--- Task instructions ---
Please rewrite the rows below as a Markdown table with the columns "Number" and "Text," one numbered entry per line and blank lines left out. Begin at the line containing "By looking at" and continue through the end of the rows.
Start
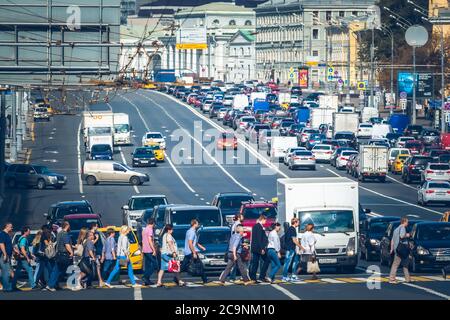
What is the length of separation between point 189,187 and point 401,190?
9.90 metres

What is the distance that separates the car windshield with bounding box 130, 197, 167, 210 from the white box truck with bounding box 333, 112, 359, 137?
47773 mm

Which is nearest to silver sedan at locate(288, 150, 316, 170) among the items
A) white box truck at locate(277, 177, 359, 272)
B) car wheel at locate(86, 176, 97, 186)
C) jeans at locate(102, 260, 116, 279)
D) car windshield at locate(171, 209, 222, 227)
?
car wheel at locate(86, 176, 97, 186)

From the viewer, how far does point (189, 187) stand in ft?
220

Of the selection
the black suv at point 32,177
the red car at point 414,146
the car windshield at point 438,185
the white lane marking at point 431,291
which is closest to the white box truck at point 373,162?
the red car at point 414,146

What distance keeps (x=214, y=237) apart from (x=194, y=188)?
32.0 m

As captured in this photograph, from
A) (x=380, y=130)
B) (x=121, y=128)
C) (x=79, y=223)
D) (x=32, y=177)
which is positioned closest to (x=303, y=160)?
(x=32, y=177)

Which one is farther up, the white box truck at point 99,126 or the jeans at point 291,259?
the white box truck at point 99,126

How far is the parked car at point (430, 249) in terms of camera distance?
32.6 metres

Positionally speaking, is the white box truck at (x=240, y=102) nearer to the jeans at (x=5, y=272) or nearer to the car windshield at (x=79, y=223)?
the car windshield at (x=79, y=223)

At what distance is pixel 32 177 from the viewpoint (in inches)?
2672

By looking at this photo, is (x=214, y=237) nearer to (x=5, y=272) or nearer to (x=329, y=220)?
(x=329, y=220)

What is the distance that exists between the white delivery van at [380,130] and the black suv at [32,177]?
94.3 ft

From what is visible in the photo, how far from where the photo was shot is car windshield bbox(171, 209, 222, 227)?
3769 cm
End
--- Solution for this exercise ---
| Number | Text |
|---|---|
| 1 | By looking at this photo, is (x=214, y=237) nearer to (x=5, y=272) or nearer to (x=329, y=220)? |
| 2 | (x=329, y=220) |
| 3 | What is the distance that exists between the white delivery van at [380,130] and the black suv at [32,177]? |
| 4 | 94.3 ft |
| 5 | From what is visible in the photo, how far from where the photo was shot is car windshield bbox(171, 209, 222, 227)? |
| 6 | 3769 cm |